> Goal
Reproduce, word for word, the forum thread below about what to put on flyers and business cards for a dog walking and boarding business.

# Little help/advice needed.



## DollyGirl08 (Dec 1, 2012)

I am currently making some flyers and business cards for my dog walking/boarding business. 
What do I put on them? I don't want it to be fussy or have too much going on, but need it to relay the basics of what I offer etc? Do i put prices? 

So far i have my name/logo, stated where i am and what i offer, and an email/mob/website.


----------



## adamh500 (Jun 12, 2013)

I think what you've got so far is all you need but you could perhaps put some pricing on your leaflets only. Are you able to post a picture of your leaflets/business cards? I found vista print are good for thus sort of thing.


----------



## adamh500 (Jun 12, 2013)

I think what you've got so far is all you need but you could perhaps put some pricing on your leaflets only. Are you able to post a picture of your leaflets/business cards? I found vista print are good for thus sort of thing.


----------



## WarFlyball (Aug 15, 2008)

Business cards keep them simple as you have done. Leaflets you can afford a little more information, but again don't overload people. Just key highlights to make them want to get in touch (insured, CRB checked etc).

> Data section
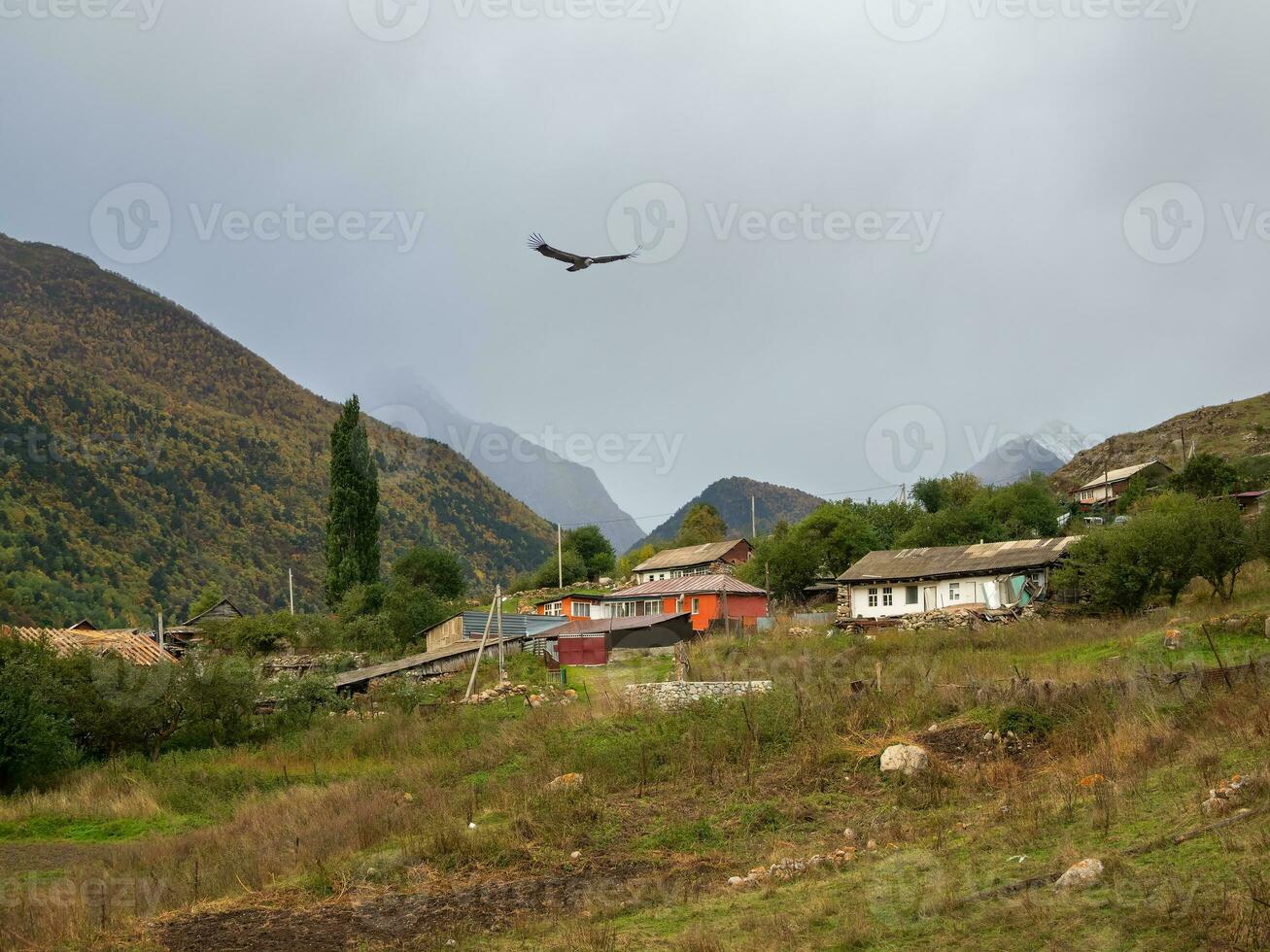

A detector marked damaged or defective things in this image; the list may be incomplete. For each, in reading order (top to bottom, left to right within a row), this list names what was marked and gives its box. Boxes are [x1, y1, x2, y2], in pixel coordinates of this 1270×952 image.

> Solution to this problem
# Little help/advice needed.



## DollyGirl08 (Dec 1, 2012)

I am currently making some flyers and business cards for my dog walking/boarding business. 
What do I put on them? I don't want it to be fussy or have too much going on, but need it to relay the basics of what I offer etc? Do i put prices? 

So far i have my name/logo, stated where i am and what i offer, and an email/mob/website.


----------



## adamh500 (Jun 12, 2013)

I think what you've got so far is all you need but you could perhaps put some pricing on your leaflets only. Are you able to post a picture of your leaflets/business cards? I found vista print are good for thus sort of thing.


----------



## adamh500 (Jun 12, 2013)

I think what you've got so far is all you need but you could perhaps put some pricing on your leaflets only. Are you able to post a picture of your leaflets/business cards? I found vista print are good for thus sort of thing.


----------



## WarFlyball (Aug 15, 2008)

Business cards keep them simple as you have done. Leaflets you can afford a little more information, but again don't overload people. Just key highlights to make them want to get in touch (insured, CRB checked etc).